### Text
[BEGIN]
If you open up the file D:\gallery\2019\.picasa.ini
, what data is there around position 4451. (An editor like Notepad++ allows you to jump to a certain byte position, but you can also post the entire file contents here if it's not sensitive and not super long.)
I'm not sure why the tool so far assumes that the encoding is UTF-8. Sadly none of my own files (i.e. none of my contacts) contain any non-ASCII characters, so I can't distinguish UTF-8 from ISO encodings, for instance. If you find special characters in one of your files, it would be interesting to know what encoding those were using. E.g. in Notepad++, you can change the encoding with which the file is loaded, until the characters are rendered correctly.
what data is there around position 4451.
It's the first semicolon at the end of a contact's name (in the [Contacts2]
section), same as the lines before and after. The characters in that line have been repeated in the file multiple times earlier. However, some Arabic/Persian characters increment the position number by 2. Double-checked with HxD, and it also shows it to be the ;
character.
I'm not sure why the tool so far assumes that the encoding is UTF-8.
Notepad++ opens the .picasa.ini
file with UTF-8 encoding by default.
Notepad++ opens the .picasa.ini file with UTF-8 encoding by default.
And the Arabic characters are displayed correctly? Then it should indeed be utf-8.
Double-checked with HxD, and it also shows it to be the ; character.
Then the position (4451) is somehow off. Because if it were a plain ASCII character, then ;
would be 0x3b, but the error message complains about a 0xd8 value. And because it says "invalid continuation byte", it might actually be confused by the 1 or 2 bytes before (because some bytes in UTF-8 are a whole character, whereas others need to be continued in the next byte, up to 4 in total I believe).
By any chance, does it work if you replace utf-8
with ISO-8859-1
in the code?
By any chance, does it work if you replace
utf-8
withISO-8859-1
in the code?
Yes!
And the Arabic characters are displayed correctly?
Yes.
Then the position (4451) is somehow off.
HxD shows the binary (8-bit) value of position 4451
as 00111011
, and 10001100
for position 4450
.
0xd8==11011000
Do you see that anywhere around there?
I wonder if we should just commit this change to ISO-8859-1
for everyone. Does the file (incl. the Arabic characters at the beginning) look correct when you load it with that encoding in Notepad++? Or does something else look odd then?
By any chance, does it work if you replace
utf-8
withISO-8859-1
in the code?
--dry_run
gets executed, but it makes the UTF-8 characters (Persian text) in some people's face tags during INFO: Creating digiKam person tag (...)
unreadable, but strangely some other tags also containing Farsi text are fine.
When reading contacts from C:\Users\USERNAME\AppData\Local\Google\Picasa2\contacts\contacts.xml
, the Persian text is always readable.
Also, after running the same command without --dry_run
, I noticed this:
INFO: Creating database backup at %s
Where's %s
?
[END]
### Request 1
In the thread above, condense the paragraph beginning "I'm not sure why the tool so far assumes" into a short bulleted list that keeps its main facts.

### Excerpt from a dataset
[BEGIN]
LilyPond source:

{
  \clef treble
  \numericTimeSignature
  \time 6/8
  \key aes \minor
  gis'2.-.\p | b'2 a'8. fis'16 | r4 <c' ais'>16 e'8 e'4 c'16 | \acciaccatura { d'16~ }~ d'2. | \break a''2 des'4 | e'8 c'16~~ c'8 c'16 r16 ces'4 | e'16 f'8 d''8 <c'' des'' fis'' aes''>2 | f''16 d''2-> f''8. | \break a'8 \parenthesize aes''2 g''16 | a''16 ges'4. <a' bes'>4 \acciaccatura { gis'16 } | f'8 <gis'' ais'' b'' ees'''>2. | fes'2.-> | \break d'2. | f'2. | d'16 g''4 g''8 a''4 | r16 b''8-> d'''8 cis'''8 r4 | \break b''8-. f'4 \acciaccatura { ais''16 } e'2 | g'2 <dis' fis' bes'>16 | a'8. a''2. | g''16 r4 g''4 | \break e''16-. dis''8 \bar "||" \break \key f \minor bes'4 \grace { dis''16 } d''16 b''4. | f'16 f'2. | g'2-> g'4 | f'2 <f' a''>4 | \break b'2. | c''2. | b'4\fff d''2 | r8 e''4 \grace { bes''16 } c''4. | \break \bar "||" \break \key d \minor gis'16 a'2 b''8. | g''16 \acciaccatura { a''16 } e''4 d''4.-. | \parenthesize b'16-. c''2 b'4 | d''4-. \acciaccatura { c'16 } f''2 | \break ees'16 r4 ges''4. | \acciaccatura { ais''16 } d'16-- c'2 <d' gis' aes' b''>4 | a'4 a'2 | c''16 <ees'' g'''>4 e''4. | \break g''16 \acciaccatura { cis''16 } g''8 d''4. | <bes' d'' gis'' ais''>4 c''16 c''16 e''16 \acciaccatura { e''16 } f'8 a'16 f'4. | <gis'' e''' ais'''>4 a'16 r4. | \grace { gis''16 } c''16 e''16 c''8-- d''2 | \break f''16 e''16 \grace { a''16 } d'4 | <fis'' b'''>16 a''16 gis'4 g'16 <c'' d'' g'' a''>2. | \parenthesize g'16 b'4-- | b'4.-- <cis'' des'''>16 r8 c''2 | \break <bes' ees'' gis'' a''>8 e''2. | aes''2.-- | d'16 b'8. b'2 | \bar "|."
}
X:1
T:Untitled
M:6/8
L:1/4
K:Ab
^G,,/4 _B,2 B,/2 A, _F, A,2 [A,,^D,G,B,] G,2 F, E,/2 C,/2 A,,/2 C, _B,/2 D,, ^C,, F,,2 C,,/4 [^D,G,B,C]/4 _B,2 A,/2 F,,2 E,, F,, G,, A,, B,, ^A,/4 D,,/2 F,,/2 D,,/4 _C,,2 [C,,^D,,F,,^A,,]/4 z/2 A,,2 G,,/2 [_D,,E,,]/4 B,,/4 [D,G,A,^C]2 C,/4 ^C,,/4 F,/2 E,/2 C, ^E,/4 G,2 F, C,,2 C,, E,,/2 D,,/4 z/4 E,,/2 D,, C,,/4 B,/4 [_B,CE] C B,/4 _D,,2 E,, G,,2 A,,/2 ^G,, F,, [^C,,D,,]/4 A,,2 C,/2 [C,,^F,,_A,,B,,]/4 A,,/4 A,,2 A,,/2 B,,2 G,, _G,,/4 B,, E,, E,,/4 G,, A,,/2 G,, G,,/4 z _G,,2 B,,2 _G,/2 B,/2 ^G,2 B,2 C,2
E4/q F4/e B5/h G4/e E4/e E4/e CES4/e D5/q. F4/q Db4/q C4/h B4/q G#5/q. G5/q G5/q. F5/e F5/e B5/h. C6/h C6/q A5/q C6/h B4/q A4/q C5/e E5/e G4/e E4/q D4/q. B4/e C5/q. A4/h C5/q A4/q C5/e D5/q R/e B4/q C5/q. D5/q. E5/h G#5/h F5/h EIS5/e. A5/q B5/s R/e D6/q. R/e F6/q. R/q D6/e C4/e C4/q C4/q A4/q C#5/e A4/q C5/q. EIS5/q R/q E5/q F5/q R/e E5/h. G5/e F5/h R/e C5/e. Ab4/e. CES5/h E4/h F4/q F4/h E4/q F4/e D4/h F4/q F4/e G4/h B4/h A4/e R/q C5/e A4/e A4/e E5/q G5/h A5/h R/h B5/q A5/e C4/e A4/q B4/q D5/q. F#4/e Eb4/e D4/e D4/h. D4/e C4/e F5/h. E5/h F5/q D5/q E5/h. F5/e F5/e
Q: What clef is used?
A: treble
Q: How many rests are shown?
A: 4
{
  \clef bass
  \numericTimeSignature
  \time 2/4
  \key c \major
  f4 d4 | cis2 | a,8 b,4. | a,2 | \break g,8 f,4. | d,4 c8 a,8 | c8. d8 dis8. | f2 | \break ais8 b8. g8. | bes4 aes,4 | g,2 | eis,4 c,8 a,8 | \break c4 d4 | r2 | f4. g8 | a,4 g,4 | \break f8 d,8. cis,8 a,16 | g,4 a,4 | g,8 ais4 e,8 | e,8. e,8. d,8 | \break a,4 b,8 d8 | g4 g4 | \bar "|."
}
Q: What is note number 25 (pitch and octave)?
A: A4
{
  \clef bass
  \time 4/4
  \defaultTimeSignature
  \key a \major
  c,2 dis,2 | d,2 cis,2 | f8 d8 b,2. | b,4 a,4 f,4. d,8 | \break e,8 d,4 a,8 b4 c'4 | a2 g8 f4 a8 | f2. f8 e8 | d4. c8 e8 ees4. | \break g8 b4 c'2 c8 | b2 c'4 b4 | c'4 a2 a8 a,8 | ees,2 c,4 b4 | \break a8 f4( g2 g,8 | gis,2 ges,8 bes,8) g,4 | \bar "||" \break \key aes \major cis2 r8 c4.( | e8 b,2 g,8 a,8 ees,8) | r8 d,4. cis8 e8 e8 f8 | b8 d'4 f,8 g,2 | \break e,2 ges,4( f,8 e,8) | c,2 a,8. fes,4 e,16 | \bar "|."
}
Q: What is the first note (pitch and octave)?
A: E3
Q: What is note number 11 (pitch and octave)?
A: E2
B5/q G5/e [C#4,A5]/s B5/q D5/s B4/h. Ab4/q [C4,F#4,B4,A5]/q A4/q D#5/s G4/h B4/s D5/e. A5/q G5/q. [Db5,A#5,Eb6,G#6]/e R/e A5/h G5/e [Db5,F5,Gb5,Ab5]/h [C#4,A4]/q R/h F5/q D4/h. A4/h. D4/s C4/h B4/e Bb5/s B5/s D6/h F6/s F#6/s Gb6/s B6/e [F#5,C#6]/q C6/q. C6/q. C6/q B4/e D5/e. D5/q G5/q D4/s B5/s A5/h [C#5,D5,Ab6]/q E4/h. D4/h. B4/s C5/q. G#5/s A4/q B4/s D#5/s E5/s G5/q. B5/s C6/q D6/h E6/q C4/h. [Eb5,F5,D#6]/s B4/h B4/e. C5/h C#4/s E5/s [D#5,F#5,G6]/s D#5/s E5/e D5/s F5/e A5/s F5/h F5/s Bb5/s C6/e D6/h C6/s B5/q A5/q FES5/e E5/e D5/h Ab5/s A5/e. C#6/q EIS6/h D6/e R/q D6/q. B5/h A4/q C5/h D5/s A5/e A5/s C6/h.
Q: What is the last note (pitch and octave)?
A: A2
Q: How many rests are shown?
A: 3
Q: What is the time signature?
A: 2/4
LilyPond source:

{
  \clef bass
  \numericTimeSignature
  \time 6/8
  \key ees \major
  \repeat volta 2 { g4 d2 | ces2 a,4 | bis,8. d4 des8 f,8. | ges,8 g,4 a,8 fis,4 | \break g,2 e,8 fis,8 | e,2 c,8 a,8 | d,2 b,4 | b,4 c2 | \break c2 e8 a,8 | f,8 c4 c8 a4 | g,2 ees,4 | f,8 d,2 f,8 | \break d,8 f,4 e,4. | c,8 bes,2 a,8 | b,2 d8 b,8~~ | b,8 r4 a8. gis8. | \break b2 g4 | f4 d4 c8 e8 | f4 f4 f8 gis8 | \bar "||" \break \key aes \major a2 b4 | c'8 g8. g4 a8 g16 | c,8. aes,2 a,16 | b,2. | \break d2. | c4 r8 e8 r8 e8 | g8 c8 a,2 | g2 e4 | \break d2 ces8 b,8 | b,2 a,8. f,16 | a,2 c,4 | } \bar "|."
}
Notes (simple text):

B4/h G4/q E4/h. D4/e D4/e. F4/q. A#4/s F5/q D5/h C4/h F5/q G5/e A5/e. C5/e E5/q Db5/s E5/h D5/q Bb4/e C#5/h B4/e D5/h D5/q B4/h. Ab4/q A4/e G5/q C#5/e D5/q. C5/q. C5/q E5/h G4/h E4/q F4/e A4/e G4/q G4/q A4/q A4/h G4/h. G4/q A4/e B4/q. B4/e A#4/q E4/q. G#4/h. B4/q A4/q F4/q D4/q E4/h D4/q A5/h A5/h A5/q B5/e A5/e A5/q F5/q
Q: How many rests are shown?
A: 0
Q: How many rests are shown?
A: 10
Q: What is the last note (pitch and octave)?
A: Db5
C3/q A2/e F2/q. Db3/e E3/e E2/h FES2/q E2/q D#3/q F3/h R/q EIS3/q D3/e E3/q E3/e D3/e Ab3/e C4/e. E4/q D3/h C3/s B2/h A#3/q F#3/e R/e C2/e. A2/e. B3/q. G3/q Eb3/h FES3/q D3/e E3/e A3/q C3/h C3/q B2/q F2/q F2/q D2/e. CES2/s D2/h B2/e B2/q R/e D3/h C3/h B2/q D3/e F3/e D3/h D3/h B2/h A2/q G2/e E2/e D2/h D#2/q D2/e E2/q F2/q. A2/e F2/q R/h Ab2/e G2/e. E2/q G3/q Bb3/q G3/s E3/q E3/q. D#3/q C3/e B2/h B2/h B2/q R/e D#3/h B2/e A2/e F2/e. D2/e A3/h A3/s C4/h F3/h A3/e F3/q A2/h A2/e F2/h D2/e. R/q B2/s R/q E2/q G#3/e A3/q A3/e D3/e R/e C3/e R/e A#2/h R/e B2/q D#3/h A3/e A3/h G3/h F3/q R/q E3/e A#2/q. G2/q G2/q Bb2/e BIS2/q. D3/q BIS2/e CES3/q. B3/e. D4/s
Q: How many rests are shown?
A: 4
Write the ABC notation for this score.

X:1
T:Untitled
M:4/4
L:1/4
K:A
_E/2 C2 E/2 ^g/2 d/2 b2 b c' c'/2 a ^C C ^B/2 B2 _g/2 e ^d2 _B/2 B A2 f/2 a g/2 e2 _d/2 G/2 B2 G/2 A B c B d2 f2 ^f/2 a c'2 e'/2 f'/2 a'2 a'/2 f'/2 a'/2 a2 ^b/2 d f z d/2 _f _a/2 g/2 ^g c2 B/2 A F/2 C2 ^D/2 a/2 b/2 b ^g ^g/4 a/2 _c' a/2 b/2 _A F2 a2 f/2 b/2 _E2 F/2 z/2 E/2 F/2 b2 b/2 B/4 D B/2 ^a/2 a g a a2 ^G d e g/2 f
[END]
### Request 2
Reproduce the lines of the records from the one containing "B4/h G4/q E4/h." through the final line of the records, inclusive.

### Complete answer 1
- The tool currently assumes UTF-8 encoding, and the writer is unsure why.
- None of the writer's own files (none of the contacts) contain non-ASCII characters, so UTF-8 cannot be distinguished from ISO encodings.
- If special characters appear in one of the reader's files, it would be useful to know which encoding they use.
- In Notepad++, the encoding used to load a file can be changed until the characters render correctly.

### Complete answer 2
B4/h G4/q E4/h. D4/e D4/e. F4/q. A#4/s F5/q D5/h C4/h F5/q G5/e A5/e. C5/e E5/q Db5/s E5/h D5/q Bb4/e C#5/h B4/e D5/h D5/q B4/h. Ab4/q A4/e G5/q C#5/e D5/q. C5/q. C5/q E5/h G4/h E4/q F4/e A4/e G4/q G4/q A4/q A4/h G4/h. G4/q A4/e B4/q. B4/e A#4/q E4/q. G#4/h. B4/q A4/q F4/q D4/q E4/h D4/q A5/h A5/h A5/q B5/e A5/e A5/q F5/q
Q: How many rests are shown?
A: 0
Q: How many rests are shown?
A: 10
Q: What is the last note (pitch and octave)?
A: Db5
C3/q A2/e F2/q. Db3/e E3/e E2/h FES2/q E2/q D#3/q F3/h R/q EIS3/q D3/e E3/q E3/e D3/e Ab3/e C4/e. E4/q D3/h C3/s B2/h A#3/q F#3/e R/e C2/e. A2/e. B3/q. G3/q Eb3/h FES3/q D3/e E3/e A3/q C3/h C3/q B2/q F2/q F2/q D2/e. CES2/s D2/h B2/e B2/q R/e D3/h C3/h B2/q D3/e F3/e D3/h D3/h B2/h A2/q G2/e E2/e D2/h D#2/q D2/e E2/q F2/q. A2/e F2/q R/h Ab2/e G2/e. E2/q G3/q Bb3/q G3/s E3/q E3/q. D#3/q C3/e B2/h B2/h B2/q R/e D#3/h B2/e A2/e F2/e. D2/e A3/h A3/s C4/h F3/h A3/e F3/q A2/h A2/e F2/h D2/e. R/q B2/s R/q E2/q G#3/e A3/q A3/e D3/e R/e C3/e R/e A#2/h R/e B2/q D#3/h A3/e A3/h G3/h F3/q R/q E3/e A#2/q. G2/q G2/q Bb2/e BIS2/q. D3/q BIS2/e CES3/q. B3/e. D4/s
Q: How many rests are shown?
A: 4
Write the ABC notation for this score.

X:1
T:Untitled
M:4/4
L:1/4
K:A
_E/2 C2 E/2 ^g/2 d/2 b2 b c' c'/2 a ^C C ^B/2 B2 _g/2 e ^d2 _B/2 B A2 f/2 a g/2 e2 _d/2 G/2 B2 G/2 A B c B d2 f2 ^f/2 a c'2 e'/2 f'/2 a'2 a'/2 f'/2 a'/2 a2 ^b/2 d f z d/2 _f _a/2 g/2 ^g c2 B/2 A F/2 C2 ^D/2 a/2 b/2 b ^g ^g/4 a/2 _c' a/2 b/2 _A F2 a2 f/2 b/2 _E2 F/2 z/2 E/2 F/2 b2 b/2 B/4 D B/2 ^a/2 a g a a2 ^G d e g/2 f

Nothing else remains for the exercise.